■ EXERCISE DESCRIPTION
Edit the items below by replacing "dry grass" with "dead grass" everywhere it appears, leaving everything else unchanged. Leave the pictures out of your answer.
### RECORDS SUPPLIED ###
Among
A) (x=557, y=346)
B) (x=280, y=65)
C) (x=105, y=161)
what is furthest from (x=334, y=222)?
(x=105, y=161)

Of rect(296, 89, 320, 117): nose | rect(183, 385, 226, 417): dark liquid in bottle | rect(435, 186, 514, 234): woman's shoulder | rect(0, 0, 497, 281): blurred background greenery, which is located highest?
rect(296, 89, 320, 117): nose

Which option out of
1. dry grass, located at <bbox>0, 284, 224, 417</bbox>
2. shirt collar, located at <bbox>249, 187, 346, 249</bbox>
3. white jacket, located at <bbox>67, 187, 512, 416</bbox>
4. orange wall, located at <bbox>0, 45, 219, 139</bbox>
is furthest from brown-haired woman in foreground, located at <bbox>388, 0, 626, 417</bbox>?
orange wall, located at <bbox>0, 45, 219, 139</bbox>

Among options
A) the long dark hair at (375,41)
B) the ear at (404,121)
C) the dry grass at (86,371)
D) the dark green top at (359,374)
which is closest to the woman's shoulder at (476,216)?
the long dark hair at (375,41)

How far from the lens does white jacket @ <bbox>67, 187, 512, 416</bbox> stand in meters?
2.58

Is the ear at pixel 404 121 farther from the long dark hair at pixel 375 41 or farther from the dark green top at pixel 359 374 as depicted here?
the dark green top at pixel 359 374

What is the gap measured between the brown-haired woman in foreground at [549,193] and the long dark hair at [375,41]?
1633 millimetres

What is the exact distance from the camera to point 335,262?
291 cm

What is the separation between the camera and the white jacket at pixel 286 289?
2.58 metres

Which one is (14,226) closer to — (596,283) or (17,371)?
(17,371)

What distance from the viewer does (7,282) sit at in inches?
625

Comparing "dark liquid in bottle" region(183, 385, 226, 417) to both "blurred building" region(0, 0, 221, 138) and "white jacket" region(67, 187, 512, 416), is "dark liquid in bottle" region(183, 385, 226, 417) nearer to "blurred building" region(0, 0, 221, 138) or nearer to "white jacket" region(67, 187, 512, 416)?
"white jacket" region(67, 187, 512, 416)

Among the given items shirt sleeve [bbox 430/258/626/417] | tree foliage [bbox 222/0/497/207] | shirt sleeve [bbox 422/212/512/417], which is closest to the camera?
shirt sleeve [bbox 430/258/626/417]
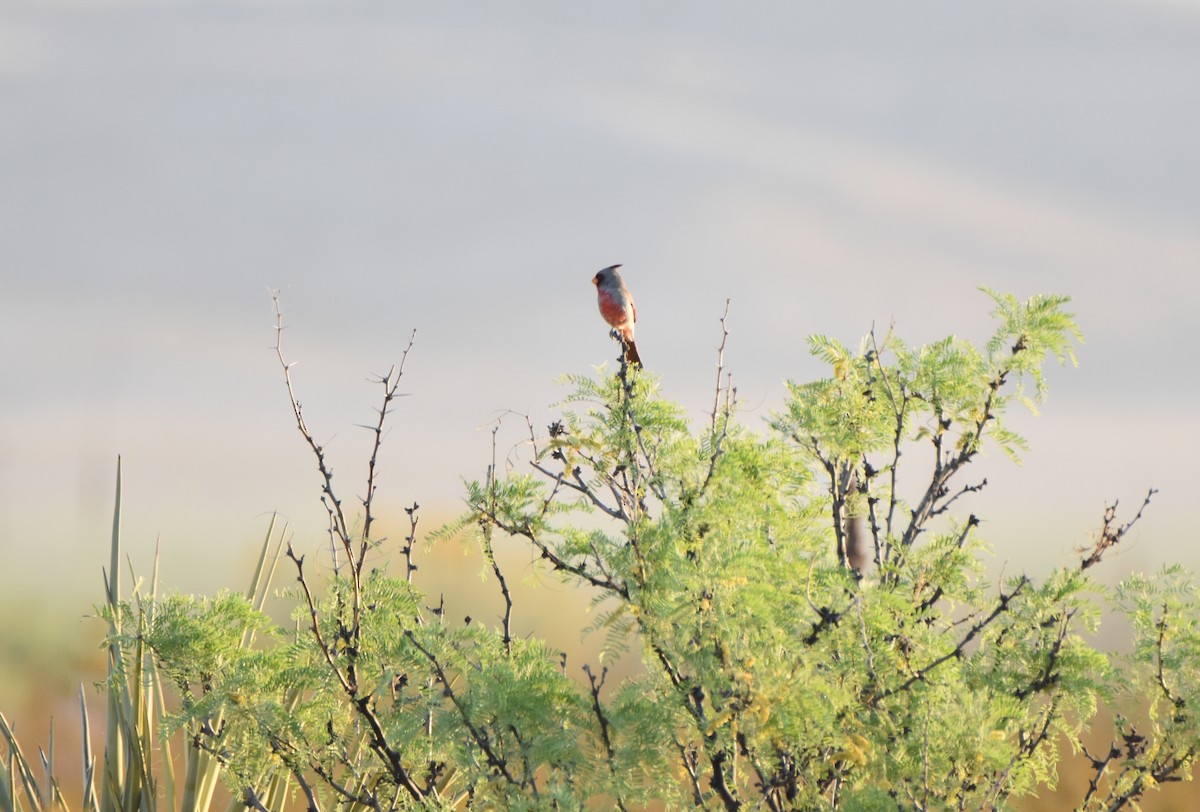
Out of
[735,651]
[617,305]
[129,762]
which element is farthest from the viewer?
###
■ RESULT OF THE TASK
Among
A) (x=557, y=346)
B) (x=280, y=65)
C) (x=105, y=161)
what is furthest from (x=334, y=222)?
(x=105, y=161)

Of rect(296, 89, 320, 117): nose | rect(183, 385, 226, 417): dark liquid in bottle | rect(435, 186, 514, 234): woman's shoulder | rect(0, 0, 497, 281): blurred background greenery, which is located highest?
rect(296, 89, 320, 117): nose

Which option out of
1. dead grass, located at <bbox>0, 284, 224, 417</bbox>
2. shirt collar, located at <bbox>249, 187, 346, 249</bbox>
3. white jacket, located at <bbox>67, 187, 512, 416</bbox>
4. orange wall, located at <bbox>0, 45, 219, 139</bbox>
is furthest from brown-haired woman in foreground, located at <bbox>388, 0, 626, 417</bbox>?
orange wall, located at <bbox>0, 45, 219, 139</bbox>

Among options
A) the long dark hair at (375,41)
B) the ear at (404,121)
C) the dead grass at (86,371)
D) the dark green top at (359,374)
which is closest to the woman's shoulder at (476,216)?
the long dark hair at (375,41)

How far from the lens does white jacket @ <bbox>67, 187, 512, 416</bbox> stand in meters?
2.58

Is the ear at pixel 404 121 farther from the long dark hair at pixel 375 41 or farther from the dark green top at pixel 359 374 as depicted here?
the dark green top at pixel 359 374

What is the gap measured between the brown-haired woman in foreground at [549,193] and the long dark hair at [375,41]?
1633 millimetres

What is the exact distance from the camera to point 335,262?
291 cm

What is the separation between the camera and the white jacket at pixel 286 289?
2.58 metres

Which one is (14,226) closer to — (596,283) or (17,371)?
(17,371)

What distance from the viewer does (7,282) sit at in inches?
625

Comparing "dark liquid in bottle" region(183, 385, 226, 417) to both "blurred building" region(0, 0, 221, 138) and "white jacket" region(67, 187, 512, 416), is "dark liquid in bottle" region(183, 385, 226, 417) nearer to "blurred building" region(0, 0, 221, 138) or nearer to "white jacket" region(67, 187, 512, 416)?
"white jacket" region(67, 187, 512, 416)

Among the given items shirt sleeve [bbox 430/258/626/417] | tree foliage [bbox 222/0/497/207] | shirt sleeve [bbox 422/212/512/417], which is closest to the camera?
shirt sleeve [bbox 430/258/626/417]
Out of
[735,651]
[617,305]
[129,762]
which element is farthest from the viewer?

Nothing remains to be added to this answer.